Text passage ::
------------------------------------------------------------

Coming soon . . .
Coming soon . . .
HiPSTAS is at MLA 2016 in Austin!
Thursday, 7 January
136. Close and Distant Listening to Poetry with HiPSTAS and PennSound
Program arranged by the Forum TM Libraries and Research
Presiding: Tanya E. Clement, Univ. of Texas, Austin
There are hundreds of thousands of hours of important spoken text audio files, dating back to the nineteenth century and up to the present day. These artifacts, many of which comprise poetry readings by significant literary figures, are only marginally accessible for listening and almost completely inaccessible for new forms of analysis and instruction in the digital age. Further, in August 2010, the Council on Library and Information Resources and the Library of Congress issued a report titled The State of Recorded Sound Preservation in the United States: A National Legacy at Risk in the Digital Age, which suggests that if scholars and students do not use sound archives, our cultural heritage institutions will be less inclined to preserve them. Librarians and archivists need to know what scholars and students want to do with sound artifacts in order to make these collections more accessible, but humanities scholars, arguably, also need to know what kinds of analysis are possible in an age of large, freely available digital collections and advanced computational analysis.

------------------------------------------------------------

Task to carry out :: Continue the passage about the HiPSTAS and PennSound session at MLA 2016, starting right after its final sentence.

Spatial relationship records:
------------------------------------------------------------

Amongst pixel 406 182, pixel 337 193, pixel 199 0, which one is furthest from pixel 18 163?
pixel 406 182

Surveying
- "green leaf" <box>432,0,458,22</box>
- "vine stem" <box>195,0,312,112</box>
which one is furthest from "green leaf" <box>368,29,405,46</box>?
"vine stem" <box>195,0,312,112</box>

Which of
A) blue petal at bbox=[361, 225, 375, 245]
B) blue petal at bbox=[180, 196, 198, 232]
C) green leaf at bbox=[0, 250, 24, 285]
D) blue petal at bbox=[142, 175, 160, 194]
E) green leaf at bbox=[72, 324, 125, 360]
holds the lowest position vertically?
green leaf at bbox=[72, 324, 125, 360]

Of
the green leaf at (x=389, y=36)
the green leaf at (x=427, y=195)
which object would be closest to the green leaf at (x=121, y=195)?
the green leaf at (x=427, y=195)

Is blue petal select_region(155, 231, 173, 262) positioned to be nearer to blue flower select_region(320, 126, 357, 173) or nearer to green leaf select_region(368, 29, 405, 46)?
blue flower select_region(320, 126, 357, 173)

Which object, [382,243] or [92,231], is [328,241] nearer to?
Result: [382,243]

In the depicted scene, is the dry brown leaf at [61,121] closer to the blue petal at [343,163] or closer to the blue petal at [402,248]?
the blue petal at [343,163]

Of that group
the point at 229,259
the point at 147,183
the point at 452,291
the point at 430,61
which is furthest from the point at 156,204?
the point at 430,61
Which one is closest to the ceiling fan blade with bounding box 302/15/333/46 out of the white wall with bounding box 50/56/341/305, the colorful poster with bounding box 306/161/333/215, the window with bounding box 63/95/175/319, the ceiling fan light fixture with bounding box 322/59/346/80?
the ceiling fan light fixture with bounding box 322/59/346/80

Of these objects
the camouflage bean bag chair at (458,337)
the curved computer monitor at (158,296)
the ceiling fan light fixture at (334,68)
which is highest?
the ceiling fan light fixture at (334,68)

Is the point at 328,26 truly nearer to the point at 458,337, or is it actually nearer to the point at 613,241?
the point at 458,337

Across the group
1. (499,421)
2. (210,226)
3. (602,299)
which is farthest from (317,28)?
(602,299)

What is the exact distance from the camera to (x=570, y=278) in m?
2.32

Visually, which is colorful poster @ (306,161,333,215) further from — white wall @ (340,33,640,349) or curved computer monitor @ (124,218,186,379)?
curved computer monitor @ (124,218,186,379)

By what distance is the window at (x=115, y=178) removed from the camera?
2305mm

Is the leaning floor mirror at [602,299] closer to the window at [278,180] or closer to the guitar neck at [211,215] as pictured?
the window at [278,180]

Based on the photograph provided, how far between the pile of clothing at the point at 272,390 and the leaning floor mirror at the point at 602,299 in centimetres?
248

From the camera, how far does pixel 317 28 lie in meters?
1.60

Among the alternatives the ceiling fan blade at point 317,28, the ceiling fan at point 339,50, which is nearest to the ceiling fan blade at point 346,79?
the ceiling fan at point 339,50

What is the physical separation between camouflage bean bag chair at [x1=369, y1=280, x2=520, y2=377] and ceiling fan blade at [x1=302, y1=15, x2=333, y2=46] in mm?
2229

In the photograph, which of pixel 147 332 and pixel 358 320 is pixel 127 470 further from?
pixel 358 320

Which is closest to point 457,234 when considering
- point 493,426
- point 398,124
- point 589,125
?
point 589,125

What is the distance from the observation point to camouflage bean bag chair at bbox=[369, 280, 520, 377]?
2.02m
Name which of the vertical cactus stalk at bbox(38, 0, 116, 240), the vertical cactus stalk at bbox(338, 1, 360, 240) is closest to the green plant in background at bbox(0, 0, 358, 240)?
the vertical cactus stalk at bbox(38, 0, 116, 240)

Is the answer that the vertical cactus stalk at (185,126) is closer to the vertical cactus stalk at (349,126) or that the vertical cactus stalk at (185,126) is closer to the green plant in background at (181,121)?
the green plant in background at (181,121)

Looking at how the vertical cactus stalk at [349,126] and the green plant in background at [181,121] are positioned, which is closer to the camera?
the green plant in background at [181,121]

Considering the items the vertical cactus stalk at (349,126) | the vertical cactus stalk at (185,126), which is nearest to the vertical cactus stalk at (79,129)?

------------------------------------------------------------

Task result ::
To be sure, computer performance, in terms of speed and storage capacity, has increased to the point where it is now possible to analyze large audio collections with high performance systems, but scholars’ abilities to do new kinds of research (what Jerome McGann calls “imagining what you don’t know”) and to share and teach these methodologies with colleagues and students is almost entirely inhibited by present modes of access. This panel addresses these issues through an introduction to the HiPSTAS (High Performance Sound Technologies for Access and Scholarship) Project. Funded by the National Endowment for the Humanities, HiPSTAS is a collaboration between the iSchool at the University of Texas, Austin and the Illinois Informatics Institute (I3) at the University of Illinois at Urbana-Champaign as well as scholars, librarians and archivists to develop new technologies for facilitating accessing and analyzing spoken word recordings.
Specifically, this panel will address what it means to “close-listen” (Bernstein 2011) and “distant-listen” (Clement 2012) to digital recordings of poetry performances.
Charles Bernstein, co-director of PennSound (the largest internet archive of poetry readings, both in terms of content and audience), closely identifies literary scholarly inquiry into sound or “close listening” with increased access, claiming that with such access, “the sound file would become . . . a text for study, much like the visual document. The acoustic experience of listening to the poem would begin to compete with the visual experience of reading the poem” (Bernstein 114). This fifteen-minute introduction will be the first MLA presentation on how PennSound’s modes of access, though freely available as downloads, are shaped not only by editorial criteria and approaches to copyright, but also by modes of funding, technical features, how the site is used by listeners both in the U.S. and globally, and the relationship the site has to institutional affiliations such as the University of Pennsylvania Libraries and the Electronic Poetry Center.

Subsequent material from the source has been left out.